* What this task involves: Your copy should match the entries below exactly, apart from the images.
↓
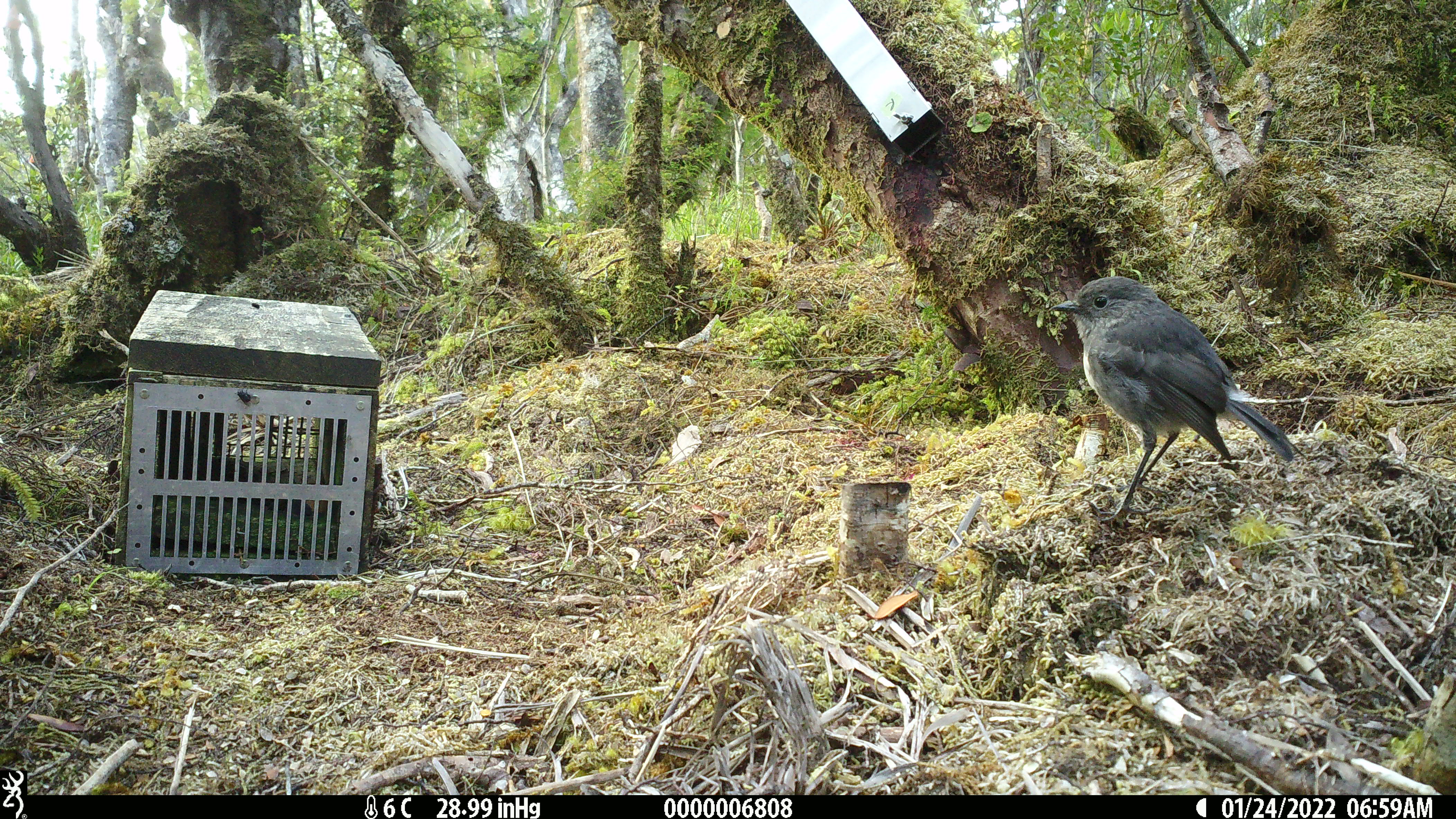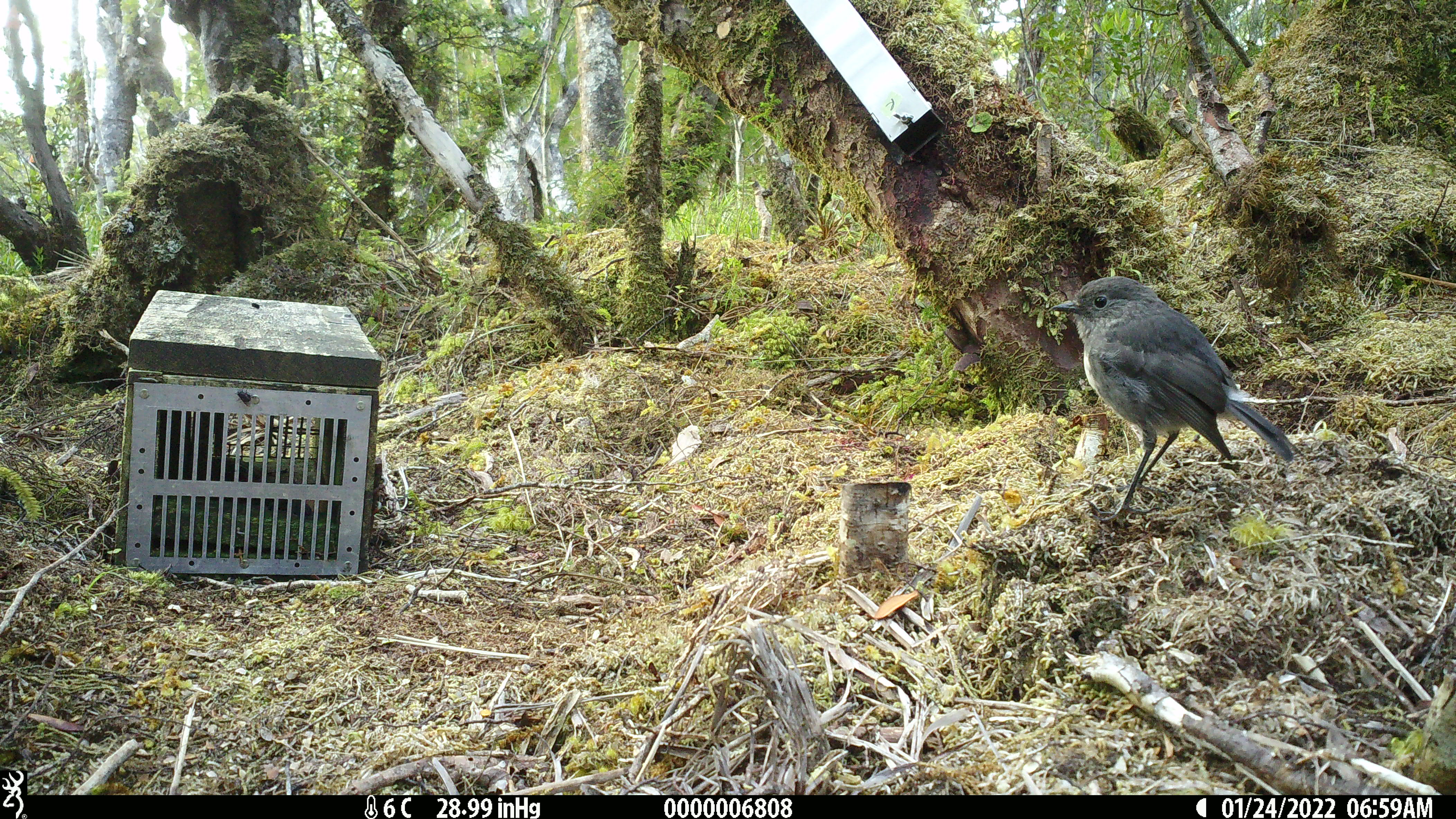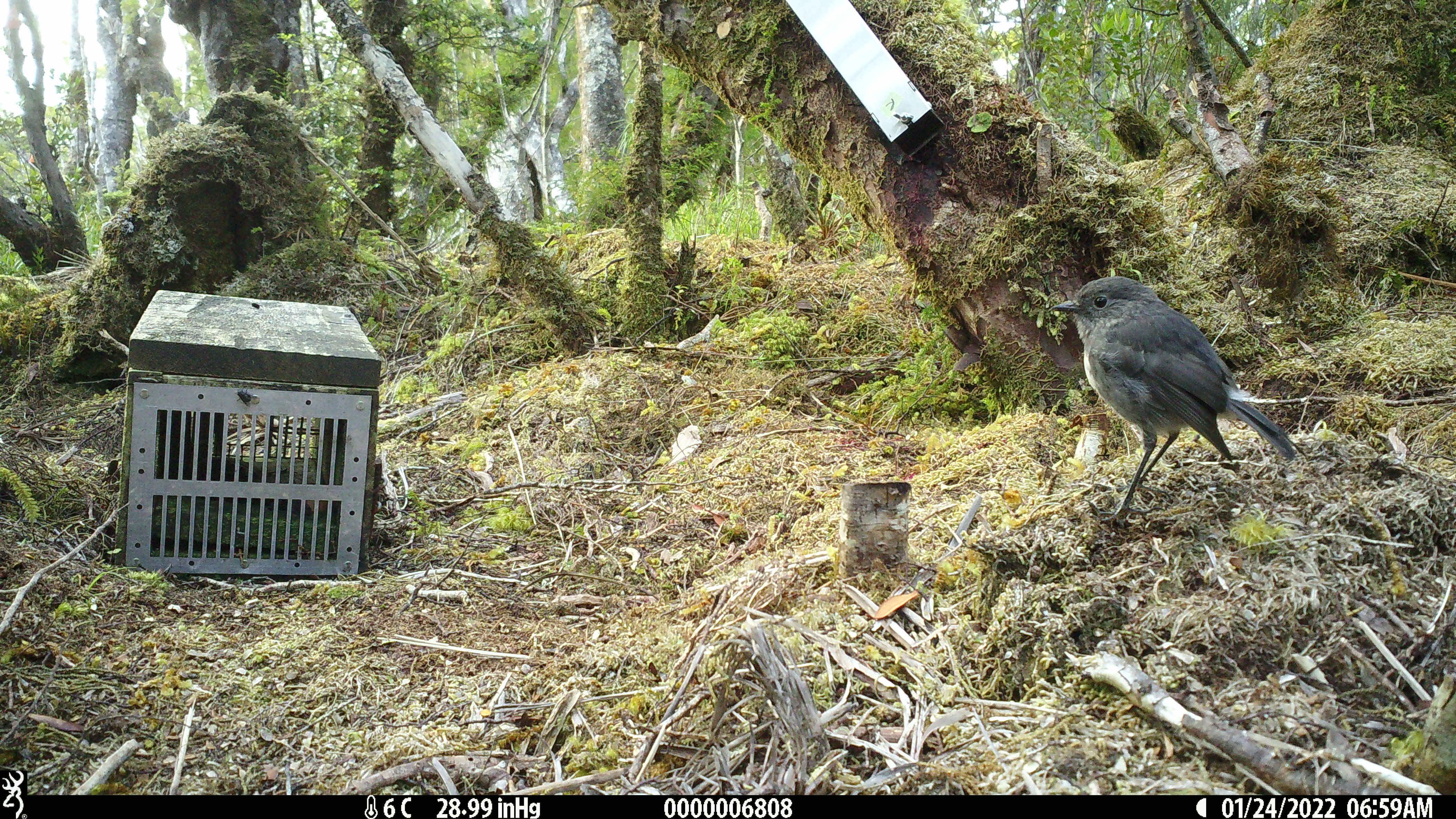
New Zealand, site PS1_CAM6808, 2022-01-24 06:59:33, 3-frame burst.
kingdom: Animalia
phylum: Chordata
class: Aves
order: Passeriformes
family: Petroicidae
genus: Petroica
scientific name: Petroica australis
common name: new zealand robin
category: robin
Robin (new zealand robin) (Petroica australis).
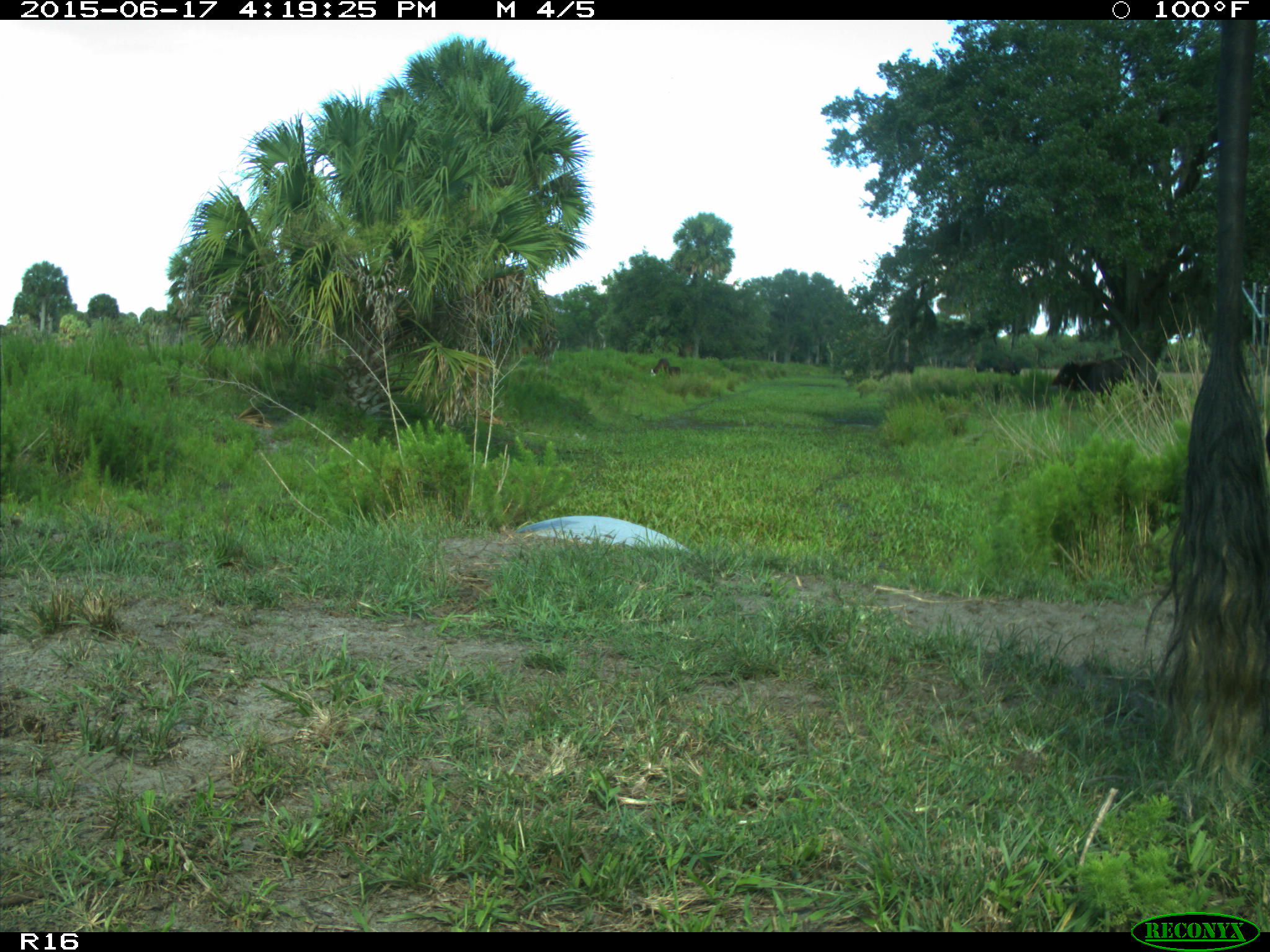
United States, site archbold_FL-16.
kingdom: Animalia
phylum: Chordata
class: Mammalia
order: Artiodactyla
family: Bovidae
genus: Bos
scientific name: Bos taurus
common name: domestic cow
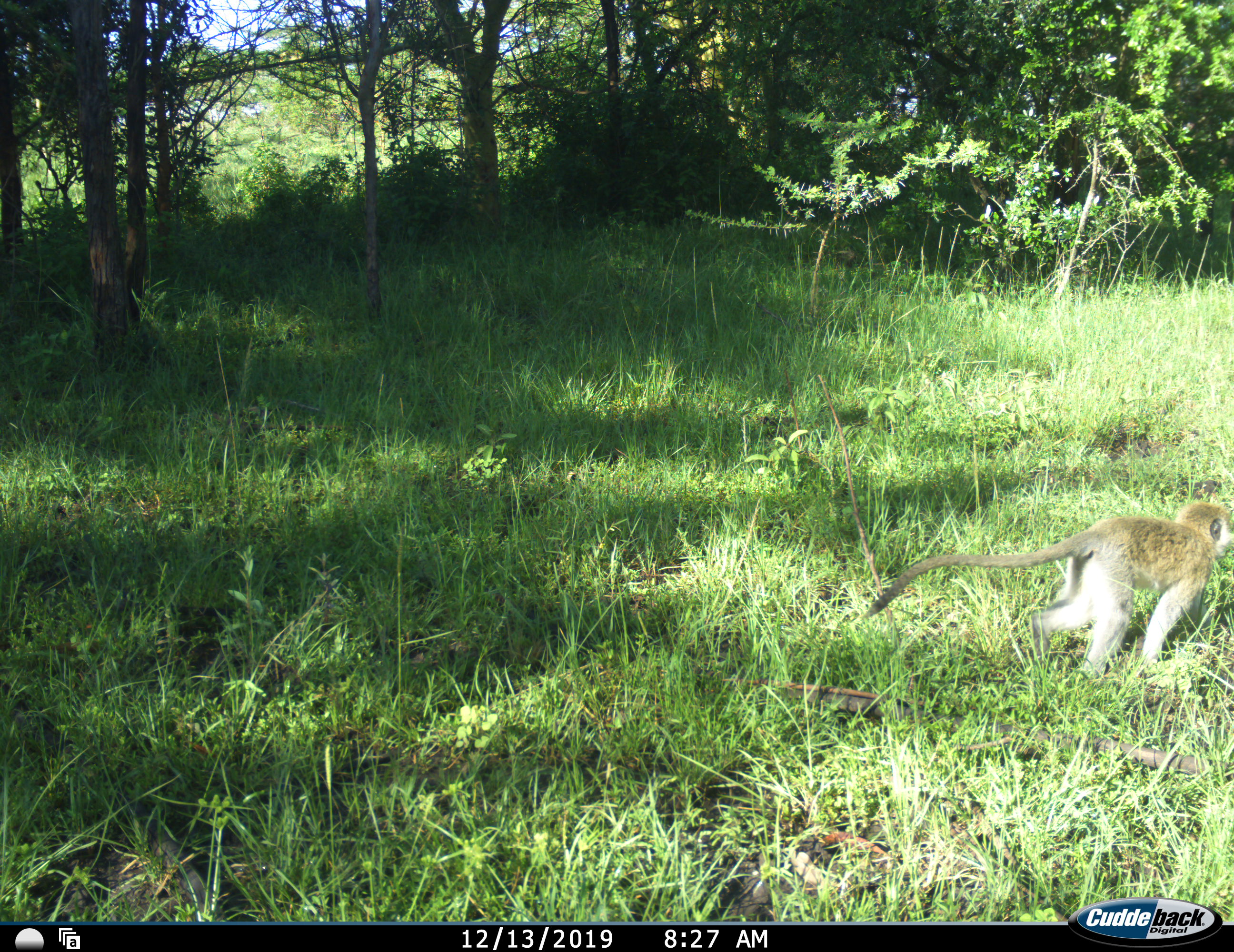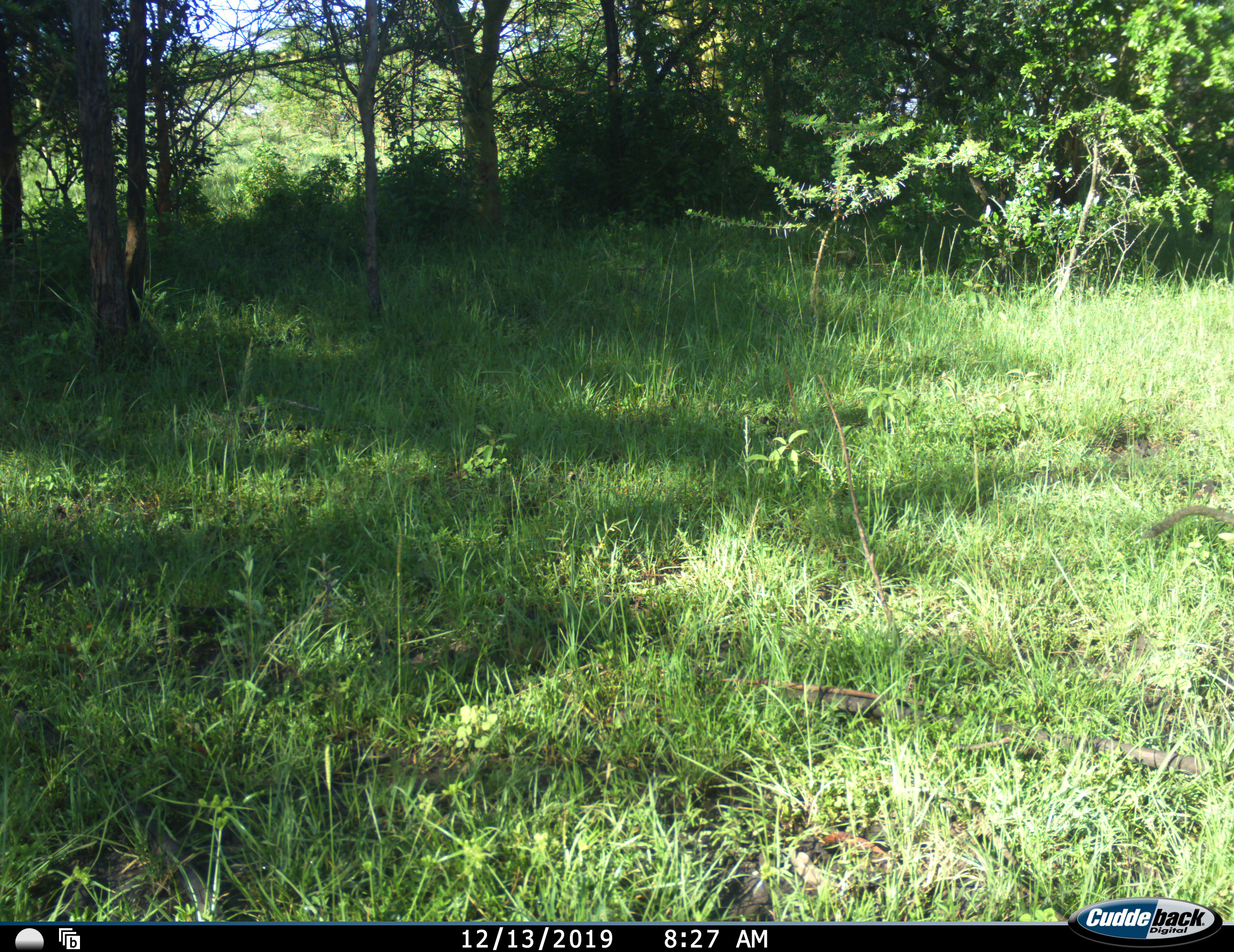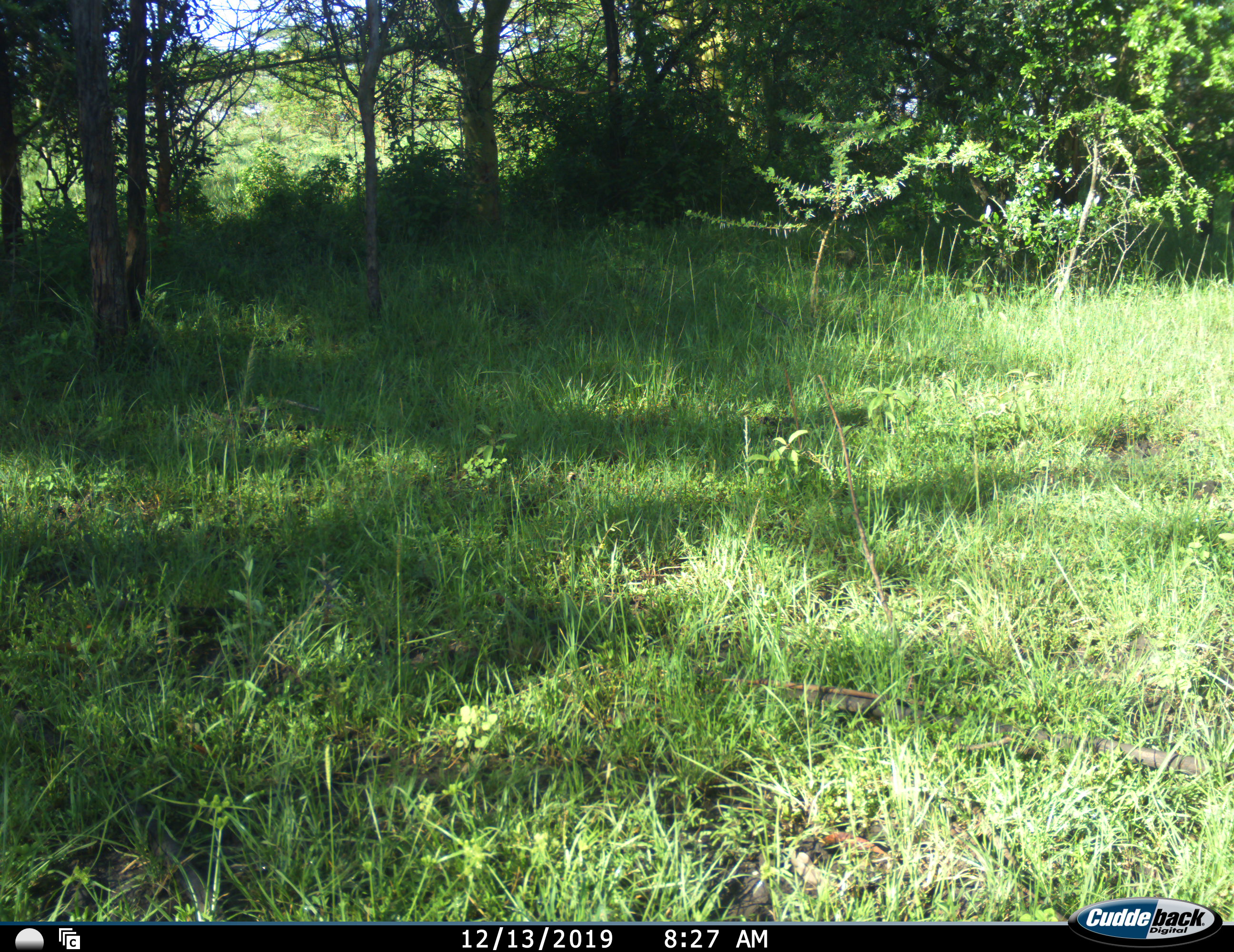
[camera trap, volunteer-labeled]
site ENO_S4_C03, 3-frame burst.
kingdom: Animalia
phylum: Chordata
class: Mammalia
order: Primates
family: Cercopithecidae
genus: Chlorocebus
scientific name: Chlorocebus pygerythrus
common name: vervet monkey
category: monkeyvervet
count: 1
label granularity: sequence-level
↑
* Exercise output:
New Zealand, site PS1_CAM6808, 2022-01-24 06:59:33, 3-frame burst.
kingdom: Animalia
phylum: Chordata
class: Aves
order: Passeriformes
family: Petroicidae
genus: Petroica
scientific name: Petroica australis
common name: new zealand robin
category: robin
Robin (new zealand robin) (Petroica australis).
United States, site archbold_FL-16.
kingdom: Animalia
phylum: Chordata
class: Mammalia
order: Artiodactyla
family: Bovidae
genus: Bos
scientific name: Bos taurus
common name: domestic cow
[camera trap, volunteer-labeled]
site ENO_S4_C03, 3-frame burst.
kingdom: Animalia
phylum: Chordata
class: Mammalia
order: Primates
family: Cercopithecidae
genus: Chlorocebus
scientific name: Chlorocebus pygerythrus
common name: vervet monkey
category: monkeyvervet
count: 1
label granularity: sequence-level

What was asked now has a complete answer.